Speaking at the Teradata Partners conference in Las Vegas, Gartner analyst Donald Feinberg told attendees they face massive changes to data warehousing.
"I'm going to tell you why you're going to have to redesign your whole data warehouse if it's five years old," Feinberg told the audience.
He said people call him up and complain: "My data warehouse I built five years ago or ten years ago doesn't work anymore." Such complaints stem from changes in industry and IT making older data warehouses unable to keep up.
Data warehouses are becoming mission critical. "Mission critical means if data warehouse goes down for more than an hour, you're going to have to go to manual systems," he explained.
The amount of information being used is exploding, he said. "The real problem is with the internet. Nobody expected data warehousing to be used as repository for online transactions," he said. "It's a whole different set of rules."
As business intelligence becomes more pervasive, all that information will need to be accessed by even more users, including those outside a company, such as suppliers, partners, distributors and even customers.

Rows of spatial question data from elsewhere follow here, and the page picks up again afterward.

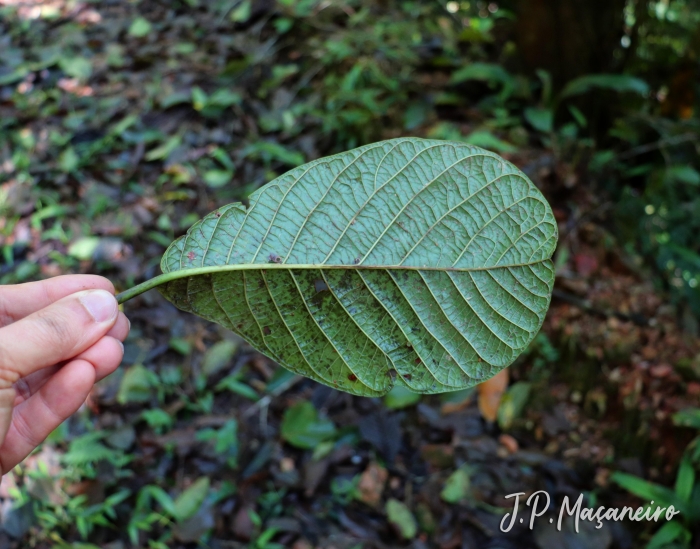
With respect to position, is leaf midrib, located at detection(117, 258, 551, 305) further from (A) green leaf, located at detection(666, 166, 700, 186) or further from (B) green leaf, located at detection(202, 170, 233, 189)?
(A) green leaf, located at detection(666, 166, 700, 186)

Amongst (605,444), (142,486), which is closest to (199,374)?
(142,486)

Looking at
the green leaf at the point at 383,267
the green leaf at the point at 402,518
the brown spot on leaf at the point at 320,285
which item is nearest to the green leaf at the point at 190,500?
the green leaf at the point at 402,518

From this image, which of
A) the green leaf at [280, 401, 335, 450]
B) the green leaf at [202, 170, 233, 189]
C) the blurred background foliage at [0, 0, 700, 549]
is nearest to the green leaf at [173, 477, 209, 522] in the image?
the blurred background foliage at [0, 0, 700, 549]

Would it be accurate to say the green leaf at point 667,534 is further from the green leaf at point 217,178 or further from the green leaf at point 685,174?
the green leaf at point 217,178

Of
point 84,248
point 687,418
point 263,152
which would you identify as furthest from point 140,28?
point 687,418

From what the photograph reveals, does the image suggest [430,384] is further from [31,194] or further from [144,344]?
[31,194]

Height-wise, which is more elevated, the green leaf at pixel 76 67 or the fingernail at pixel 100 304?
the green leaf at pixel 76 67

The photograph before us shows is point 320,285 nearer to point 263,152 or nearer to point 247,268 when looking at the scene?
point 247,268
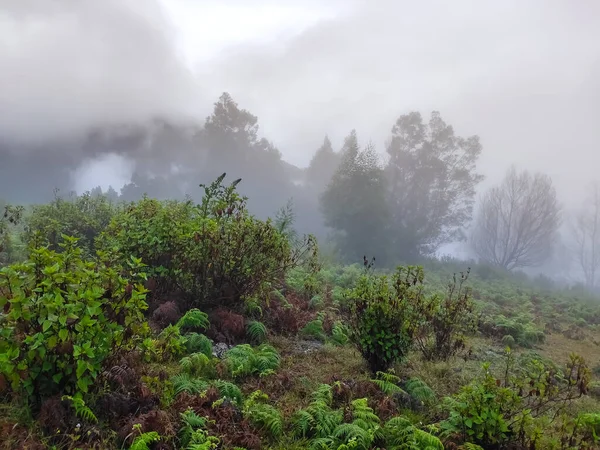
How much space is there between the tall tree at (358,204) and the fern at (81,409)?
28040 millimetres

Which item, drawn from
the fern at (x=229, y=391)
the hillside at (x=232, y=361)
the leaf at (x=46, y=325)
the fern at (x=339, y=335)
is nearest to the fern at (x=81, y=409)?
the hillside at (x=232, y=361)

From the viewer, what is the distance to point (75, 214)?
42.4 feet

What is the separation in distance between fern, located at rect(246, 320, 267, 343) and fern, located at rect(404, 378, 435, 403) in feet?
8.37

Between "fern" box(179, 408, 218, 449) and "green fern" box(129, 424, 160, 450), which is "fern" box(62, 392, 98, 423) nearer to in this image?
"green fern" box(129, 424, 160, 450)

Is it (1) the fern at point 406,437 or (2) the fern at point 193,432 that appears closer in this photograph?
(2) the fern at point 193,432

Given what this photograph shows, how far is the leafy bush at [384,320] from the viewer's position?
6184 mm

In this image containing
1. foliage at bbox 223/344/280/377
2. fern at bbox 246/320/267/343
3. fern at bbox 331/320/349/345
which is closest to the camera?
foliage at bbox 223/344/280/377

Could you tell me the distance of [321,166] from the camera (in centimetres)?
4781

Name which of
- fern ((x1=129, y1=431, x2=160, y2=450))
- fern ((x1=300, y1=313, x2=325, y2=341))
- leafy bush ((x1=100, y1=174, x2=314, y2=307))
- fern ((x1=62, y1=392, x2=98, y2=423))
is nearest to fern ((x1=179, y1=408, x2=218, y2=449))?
fern ((x1=129, y1=431, x2=160, y2=450))

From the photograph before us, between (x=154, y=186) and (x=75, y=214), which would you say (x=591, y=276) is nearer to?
(x=154, y=186)

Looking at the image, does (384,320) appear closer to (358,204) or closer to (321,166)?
(358,204)

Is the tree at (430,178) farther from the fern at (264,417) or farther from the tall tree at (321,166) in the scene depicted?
the fern at (264,417)

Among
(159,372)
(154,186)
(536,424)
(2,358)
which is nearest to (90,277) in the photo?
(2,358)

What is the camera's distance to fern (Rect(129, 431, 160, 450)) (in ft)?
10.9
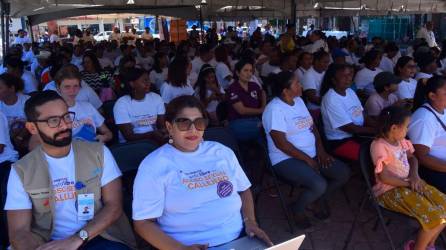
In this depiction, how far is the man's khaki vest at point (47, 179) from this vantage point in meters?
2.04

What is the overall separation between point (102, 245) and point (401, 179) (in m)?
1.90

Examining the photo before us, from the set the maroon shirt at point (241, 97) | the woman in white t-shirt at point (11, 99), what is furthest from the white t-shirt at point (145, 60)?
the woman in white t-shirt at point (11, 99)

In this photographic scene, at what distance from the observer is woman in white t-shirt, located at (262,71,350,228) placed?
329 cm

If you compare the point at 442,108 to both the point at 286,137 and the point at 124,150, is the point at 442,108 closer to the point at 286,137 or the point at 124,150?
the point at 286,137

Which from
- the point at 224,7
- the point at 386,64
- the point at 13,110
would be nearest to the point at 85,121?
the point at 13,110

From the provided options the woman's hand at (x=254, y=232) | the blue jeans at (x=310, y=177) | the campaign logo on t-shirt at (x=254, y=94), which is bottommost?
the blue jeans at (x=310, y=177)

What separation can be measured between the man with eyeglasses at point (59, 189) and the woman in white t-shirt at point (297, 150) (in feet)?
4.86

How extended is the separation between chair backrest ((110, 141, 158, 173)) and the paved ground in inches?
48.8

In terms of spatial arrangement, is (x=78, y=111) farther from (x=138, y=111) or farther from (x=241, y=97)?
(x=241, y=97)

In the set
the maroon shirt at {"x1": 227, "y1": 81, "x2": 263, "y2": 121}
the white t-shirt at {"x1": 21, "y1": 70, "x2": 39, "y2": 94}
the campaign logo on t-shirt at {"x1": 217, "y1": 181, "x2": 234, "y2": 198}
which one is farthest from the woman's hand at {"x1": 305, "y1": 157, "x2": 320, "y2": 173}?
the white t-shirt at {"x1": 21, "y1": 70, "x2": 39, "y2": 94}

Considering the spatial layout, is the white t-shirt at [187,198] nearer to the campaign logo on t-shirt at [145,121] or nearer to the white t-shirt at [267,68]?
the campaign logo on t-shirt at [145,121]

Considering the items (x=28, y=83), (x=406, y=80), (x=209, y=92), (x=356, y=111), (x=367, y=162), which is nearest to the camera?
(x=367, y=162)

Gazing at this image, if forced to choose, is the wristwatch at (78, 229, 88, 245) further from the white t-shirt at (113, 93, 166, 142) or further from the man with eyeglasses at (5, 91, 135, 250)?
the white t-shirt at (113, 93, 166, 142)

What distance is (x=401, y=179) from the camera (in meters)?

"Everything is going to be designed around the worker," he said. "Five years from now, more people working in your business are going to be from the Information Age - grown up using computers all their life." This will affect the whole way they do things, he said: "Do you think you're going to be able to tell them which programme to use?" Such a shift means IT will need to create services and let workers put together how they'd best like to work, which will change the demands placed on data warehousing.
Feinberg stressed that throwing more hardware at data warehouses will not solve the problem. Rather, firms must optimise, model and design them properly.
Properly designing data warehouses will keep companies from having to replace them again in five years time, said Feinberg. "We need to figure out how to design data warehouses to be flexible today so we don't have to change over again."
He added that the major changes in data warehousing are happening now, and future evolution will be less drastic. "If we do it right now, there will be no major changes in the future," Feinberg said.